Our VKBD officers carry these. Heavy in the hand, but they shoot very powerful shells. Very destructive. They tend to make a mess of the human body. The removal of limbs. The bursting of skulls. Large holes in the stomach or torso. Butchery at a distance. Not a pretty death.’ He turned and fired seven shots in rapid succession. The noise was deafening. An unmistakable acrid smell.

  Rizhin offered the gun to Kistler.

  ‘Would you like to shoot, Lukasz? It’s important to keep one’s skills up to scratch’

  ‘No,’ said Kistler. ‘Later perhaps. I drank too much grappa last night.’

  Rizhin shrugged.

  ‘Your hand’s trembling,’ he said.

  Kistler couldn’t stop himself looking down at his hands. It was a sign of submission. He cursed himself inwardly.

  Careful.

  He held his hands out in front of him, palms down.

  ‘I don’t think so,’ he said.

  Rizhin ejected the magazine from the pistol and reloaded, taking a fresh magazine from his pocket.

  ‘You enjoyed our evening then?’ he said. ‘I hope so.’

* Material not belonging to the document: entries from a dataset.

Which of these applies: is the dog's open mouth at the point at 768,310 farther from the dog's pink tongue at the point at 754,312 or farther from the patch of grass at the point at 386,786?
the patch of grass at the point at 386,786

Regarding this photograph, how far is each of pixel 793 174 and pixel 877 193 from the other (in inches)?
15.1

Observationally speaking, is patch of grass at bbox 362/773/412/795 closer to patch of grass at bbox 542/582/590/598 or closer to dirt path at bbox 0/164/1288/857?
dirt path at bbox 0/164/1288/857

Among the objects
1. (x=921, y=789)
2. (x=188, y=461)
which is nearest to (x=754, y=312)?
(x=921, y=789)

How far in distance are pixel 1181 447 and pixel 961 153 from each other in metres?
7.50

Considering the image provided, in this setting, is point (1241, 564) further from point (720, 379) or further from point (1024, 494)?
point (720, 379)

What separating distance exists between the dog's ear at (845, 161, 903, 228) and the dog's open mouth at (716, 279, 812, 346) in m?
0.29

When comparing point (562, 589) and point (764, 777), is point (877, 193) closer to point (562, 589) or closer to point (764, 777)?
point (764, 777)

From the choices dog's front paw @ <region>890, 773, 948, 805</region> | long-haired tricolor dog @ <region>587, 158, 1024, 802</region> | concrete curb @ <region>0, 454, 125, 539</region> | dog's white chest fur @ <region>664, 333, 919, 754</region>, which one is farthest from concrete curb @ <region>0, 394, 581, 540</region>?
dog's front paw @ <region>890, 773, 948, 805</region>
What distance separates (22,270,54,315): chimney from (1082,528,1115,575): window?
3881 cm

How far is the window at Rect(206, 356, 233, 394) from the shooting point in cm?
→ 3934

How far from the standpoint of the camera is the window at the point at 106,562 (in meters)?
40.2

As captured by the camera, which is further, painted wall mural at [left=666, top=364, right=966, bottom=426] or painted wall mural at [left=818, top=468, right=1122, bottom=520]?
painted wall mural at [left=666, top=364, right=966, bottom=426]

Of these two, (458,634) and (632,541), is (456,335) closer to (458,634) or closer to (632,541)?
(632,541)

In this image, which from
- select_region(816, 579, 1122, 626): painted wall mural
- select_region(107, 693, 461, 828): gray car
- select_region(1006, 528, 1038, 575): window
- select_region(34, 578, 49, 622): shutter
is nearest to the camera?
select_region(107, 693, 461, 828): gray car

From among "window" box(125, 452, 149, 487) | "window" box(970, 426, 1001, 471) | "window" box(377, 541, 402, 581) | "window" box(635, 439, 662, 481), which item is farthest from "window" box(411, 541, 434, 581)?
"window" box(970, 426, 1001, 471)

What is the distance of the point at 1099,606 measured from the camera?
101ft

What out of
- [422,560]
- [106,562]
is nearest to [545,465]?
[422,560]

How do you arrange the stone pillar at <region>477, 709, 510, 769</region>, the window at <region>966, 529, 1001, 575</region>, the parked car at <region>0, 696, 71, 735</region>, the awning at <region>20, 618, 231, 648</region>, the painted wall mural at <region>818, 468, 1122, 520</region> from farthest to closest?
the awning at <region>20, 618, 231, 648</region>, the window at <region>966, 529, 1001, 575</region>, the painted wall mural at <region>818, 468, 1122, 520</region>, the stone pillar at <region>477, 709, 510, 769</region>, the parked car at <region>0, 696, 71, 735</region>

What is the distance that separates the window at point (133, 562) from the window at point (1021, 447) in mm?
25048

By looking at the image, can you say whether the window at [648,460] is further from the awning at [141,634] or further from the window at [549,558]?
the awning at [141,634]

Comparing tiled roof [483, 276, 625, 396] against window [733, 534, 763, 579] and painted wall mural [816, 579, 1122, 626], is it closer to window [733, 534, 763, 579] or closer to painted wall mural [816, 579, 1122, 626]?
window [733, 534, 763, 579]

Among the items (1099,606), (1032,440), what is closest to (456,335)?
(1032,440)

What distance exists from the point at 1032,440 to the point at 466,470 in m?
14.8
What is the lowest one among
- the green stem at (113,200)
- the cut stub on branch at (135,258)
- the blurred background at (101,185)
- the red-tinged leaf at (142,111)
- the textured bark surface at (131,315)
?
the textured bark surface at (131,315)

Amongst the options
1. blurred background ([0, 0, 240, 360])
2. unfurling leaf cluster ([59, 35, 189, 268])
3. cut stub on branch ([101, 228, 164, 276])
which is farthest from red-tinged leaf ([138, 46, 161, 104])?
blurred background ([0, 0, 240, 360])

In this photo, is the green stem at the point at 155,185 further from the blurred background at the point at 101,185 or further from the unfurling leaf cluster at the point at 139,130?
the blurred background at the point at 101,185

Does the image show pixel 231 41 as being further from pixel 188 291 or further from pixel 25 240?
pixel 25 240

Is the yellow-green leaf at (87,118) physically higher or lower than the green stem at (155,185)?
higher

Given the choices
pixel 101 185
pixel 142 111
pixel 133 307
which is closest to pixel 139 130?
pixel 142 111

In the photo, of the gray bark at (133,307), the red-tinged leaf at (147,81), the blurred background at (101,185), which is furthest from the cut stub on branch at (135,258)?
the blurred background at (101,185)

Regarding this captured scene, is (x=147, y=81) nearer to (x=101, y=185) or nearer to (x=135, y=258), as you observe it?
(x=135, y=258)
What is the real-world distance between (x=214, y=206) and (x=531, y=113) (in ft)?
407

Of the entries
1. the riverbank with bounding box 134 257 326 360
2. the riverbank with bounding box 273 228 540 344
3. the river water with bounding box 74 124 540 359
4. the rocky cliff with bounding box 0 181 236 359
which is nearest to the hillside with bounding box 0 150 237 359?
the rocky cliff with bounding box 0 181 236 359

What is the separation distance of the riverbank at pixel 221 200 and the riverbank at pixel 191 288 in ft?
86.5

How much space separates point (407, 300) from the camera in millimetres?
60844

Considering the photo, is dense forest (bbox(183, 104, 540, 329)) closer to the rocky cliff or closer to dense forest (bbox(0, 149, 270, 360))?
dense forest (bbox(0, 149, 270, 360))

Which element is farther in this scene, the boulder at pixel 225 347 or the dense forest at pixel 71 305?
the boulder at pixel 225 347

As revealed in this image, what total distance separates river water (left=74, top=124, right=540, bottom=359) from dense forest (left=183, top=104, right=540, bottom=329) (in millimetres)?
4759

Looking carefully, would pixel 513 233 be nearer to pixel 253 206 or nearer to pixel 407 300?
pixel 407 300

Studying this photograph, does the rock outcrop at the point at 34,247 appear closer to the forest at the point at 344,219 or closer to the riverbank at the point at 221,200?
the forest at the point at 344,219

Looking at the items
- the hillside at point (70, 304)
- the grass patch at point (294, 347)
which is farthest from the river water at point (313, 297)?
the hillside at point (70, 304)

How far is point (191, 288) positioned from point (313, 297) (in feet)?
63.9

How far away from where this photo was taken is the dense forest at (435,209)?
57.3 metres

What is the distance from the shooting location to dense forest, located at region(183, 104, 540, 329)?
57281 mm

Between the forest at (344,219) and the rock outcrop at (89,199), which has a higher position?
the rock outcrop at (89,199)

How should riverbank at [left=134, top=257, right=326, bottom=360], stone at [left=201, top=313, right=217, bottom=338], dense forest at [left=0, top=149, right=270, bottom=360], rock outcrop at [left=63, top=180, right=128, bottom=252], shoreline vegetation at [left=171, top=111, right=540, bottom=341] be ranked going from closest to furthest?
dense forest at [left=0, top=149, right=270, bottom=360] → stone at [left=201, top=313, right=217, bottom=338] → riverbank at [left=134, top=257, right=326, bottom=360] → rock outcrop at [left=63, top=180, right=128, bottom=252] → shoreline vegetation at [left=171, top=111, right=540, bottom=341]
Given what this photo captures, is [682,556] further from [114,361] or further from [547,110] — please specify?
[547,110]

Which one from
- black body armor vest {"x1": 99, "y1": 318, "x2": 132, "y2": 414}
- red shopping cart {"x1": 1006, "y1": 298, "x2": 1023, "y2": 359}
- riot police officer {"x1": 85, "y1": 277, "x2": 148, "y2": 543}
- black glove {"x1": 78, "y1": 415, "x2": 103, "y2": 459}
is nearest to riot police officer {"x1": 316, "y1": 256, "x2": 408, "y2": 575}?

  ‘Of course! It’s good to know one’s colleagues better. The holiday season is valuable. Time well spent.’

  ‘I thought you were bored. You seemed bored. Gribov can be overpowering.’

  ‘Not at all. A little tired perhaps. I’d had a long journey.’

  Rizhin raised his arm and squeezed off three rapid shots. ‘But you keep a distance–I see you doing it–and that’s sound. I admire it in you. Music and feasting are excellent things, Lukasz; they reduce the bestial element in us. Song and dance, food and wine, good company: they calm the soul and make one amiable towards humanity. But we aren’t ready for softness yet, you and I. Today is not the time to stroke people’s heads. Of course, opposition to all violence is the ultimate ideal for men like us, but you have to build the house before you hang the pictures. Your attitude last night was a criticism of me, which I accept.’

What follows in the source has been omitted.